TEXTO DE LEITURA:
══════

Se você assim como eu ama os anos 20, deve se pegar volta e meia pensando como seria viver na cidade luz, na época de ouro. Então, quando vi Meia Noite em Paris, caí pra trás. No filme, o protagonista está passando uns dias na cidade com a noiva, com quem só entra em conflitos por total falta de afinidade. Encantando com as ruas parisienses, ele começa a cogitar viver por lá, ao contrário dela. Uma noite, misteriosamente, ele entra em um carro e vai parar em efervescentes festas e cafés na companhia de nomes como Hemingway,  Zelda e Scott Fitgerald, Picasso e Gertrude Stein.

Enquanto ele vive todos os diálogos e encontros possíveis e impossíveis, ele consegue fazer com que o seu primeiro livro – que está sendo escrito – seja analisado justamente por seus ídolos. As cenas são cheias de recortes e referências, em meio a paisagens deliciosas. E, claro, o figurino é incrível – principalmente o de Marion Cottilard, que personifica toda a aura e romance da época.

No fundo, a mensagem do filme é que seja em que época a gente vive, sempre acha que o passado foi melhor. Taí o grande desafio que parece já nascer embutido na gente: viver o presente.

══════

DADOS FORNECIDOS:
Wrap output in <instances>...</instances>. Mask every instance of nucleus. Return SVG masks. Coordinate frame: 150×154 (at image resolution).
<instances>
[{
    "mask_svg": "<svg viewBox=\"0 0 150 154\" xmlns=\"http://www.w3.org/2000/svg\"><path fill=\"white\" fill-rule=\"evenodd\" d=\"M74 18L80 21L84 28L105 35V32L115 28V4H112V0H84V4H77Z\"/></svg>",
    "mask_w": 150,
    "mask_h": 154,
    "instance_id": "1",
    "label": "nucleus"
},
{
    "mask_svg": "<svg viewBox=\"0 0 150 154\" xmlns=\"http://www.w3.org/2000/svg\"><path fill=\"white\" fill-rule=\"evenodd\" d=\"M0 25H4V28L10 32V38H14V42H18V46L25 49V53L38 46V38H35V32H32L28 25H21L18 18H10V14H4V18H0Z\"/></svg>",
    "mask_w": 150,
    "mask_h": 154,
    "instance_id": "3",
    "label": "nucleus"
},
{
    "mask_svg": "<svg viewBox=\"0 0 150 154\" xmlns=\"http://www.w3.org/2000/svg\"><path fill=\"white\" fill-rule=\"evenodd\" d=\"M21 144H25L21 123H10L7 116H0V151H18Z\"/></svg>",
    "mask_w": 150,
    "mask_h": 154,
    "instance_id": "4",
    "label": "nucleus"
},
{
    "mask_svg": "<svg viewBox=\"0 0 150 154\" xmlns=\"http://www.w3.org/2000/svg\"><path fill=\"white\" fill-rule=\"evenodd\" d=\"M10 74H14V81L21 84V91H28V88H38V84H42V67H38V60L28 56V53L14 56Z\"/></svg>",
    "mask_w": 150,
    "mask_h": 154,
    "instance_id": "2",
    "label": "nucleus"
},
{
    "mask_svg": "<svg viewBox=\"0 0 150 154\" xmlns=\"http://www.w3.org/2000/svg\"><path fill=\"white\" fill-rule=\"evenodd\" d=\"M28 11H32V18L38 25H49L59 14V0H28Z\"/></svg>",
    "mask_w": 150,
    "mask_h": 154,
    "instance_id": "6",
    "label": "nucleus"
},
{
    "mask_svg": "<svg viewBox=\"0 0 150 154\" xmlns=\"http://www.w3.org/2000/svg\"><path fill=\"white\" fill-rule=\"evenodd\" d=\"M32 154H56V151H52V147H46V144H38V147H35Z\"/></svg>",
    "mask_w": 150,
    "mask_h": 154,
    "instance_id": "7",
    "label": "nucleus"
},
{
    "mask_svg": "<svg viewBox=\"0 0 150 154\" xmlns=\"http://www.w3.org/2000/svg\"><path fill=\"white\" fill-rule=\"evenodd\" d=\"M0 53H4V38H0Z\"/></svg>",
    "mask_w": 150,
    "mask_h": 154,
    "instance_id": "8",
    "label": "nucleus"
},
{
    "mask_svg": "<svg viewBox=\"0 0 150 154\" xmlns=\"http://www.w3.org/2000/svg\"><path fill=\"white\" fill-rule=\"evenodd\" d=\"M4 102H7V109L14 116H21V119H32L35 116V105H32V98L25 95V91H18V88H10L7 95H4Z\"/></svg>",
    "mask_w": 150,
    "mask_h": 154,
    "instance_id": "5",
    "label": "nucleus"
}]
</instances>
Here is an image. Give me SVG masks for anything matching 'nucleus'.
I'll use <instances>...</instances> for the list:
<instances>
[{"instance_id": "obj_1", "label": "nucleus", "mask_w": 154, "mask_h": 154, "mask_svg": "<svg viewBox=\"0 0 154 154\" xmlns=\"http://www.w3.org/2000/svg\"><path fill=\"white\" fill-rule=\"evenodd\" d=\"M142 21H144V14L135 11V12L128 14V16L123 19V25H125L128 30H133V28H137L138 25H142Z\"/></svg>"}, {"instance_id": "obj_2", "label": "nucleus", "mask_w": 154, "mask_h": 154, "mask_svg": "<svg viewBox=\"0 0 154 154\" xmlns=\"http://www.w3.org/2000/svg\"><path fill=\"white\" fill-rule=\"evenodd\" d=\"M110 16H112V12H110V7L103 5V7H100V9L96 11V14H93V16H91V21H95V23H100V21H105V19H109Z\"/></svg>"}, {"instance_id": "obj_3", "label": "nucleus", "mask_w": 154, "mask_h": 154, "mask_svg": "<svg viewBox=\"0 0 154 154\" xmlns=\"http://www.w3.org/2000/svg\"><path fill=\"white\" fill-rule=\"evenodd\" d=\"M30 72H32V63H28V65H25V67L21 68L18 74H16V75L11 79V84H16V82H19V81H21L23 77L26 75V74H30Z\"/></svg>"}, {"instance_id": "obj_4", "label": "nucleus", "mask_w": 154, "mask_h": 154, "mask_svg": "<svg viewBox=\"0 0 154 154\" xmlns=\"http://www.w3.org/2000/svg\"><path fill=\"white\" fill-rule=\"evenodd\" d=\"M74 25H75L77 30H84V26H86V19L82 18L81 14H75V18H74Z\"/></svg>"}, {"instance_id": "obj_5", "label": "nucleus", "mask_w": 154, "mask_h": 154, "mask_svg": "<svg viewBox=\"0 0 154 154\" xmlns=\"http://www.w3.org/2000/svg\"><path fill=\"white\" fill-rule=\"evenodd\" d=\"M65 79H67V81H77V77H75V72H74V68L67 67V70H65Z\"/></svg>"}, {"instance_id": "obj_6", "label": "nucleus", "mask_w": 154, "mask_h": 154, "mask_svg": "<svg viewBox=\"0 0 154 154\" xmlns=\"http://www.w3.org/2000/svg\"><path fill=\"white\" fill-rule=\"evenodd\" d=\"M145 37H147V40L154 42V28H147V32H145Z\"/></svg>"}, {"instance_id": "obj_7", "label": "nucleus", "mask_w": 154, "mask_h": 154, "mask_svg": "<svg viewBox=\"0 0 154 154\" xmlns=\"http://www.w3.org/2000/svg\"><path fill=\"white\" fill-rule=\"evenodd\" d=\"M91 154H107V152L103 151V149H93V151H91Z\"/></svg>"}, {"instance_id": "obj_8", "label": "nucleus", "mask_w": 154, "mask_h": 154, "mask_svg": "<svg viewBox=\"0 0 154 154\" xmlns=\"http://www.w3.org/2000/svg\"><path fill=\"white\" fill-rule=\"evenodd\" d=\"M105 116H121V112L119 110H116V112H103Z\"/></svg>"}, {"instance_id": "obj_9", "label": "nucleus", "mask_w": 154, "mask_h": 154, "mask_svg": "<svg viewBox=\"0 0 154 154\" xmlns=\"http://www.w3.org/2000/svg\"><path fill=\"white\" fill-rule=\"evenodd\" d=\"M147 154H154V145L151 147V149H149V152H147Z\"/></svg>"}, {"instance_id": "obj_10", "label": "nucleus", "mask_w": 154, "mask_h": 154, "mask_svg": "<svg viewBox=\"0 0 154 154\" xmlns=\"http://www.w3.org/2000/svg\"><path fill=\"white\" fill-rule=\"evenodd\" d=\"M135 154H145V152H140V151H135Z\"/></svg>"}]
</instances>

══════

ENUNCIADO 1:
No texto sobre o filme Meia Noite em Paris, com quem o protagonista está passando uns dias na cidade?
ENUNCIADO 2:
Transcreva do texto sobre o filme Meia Noite em Paris o trecho que começa em "Enquanto ele vive" e segue até "romance da época.".

ESPAÇO DA RESPOSTA 1:
Com a noiva.

ESPAÇO DA RESPOSTA 2:
Enquanto ele vive todos os diálogos e encontros possíveis e impossíveis, ele consegue fazer com que o seu primeiro livro – que está sendo escrito – seja analisado justamente por seus ídolos. As cenas são cheias de recortes e referências, em meio a paisagens deliciosas. E, claro, o figurino é incrível – principalmente o de Marion Cottilard, que personifica toda a aura e romance da época.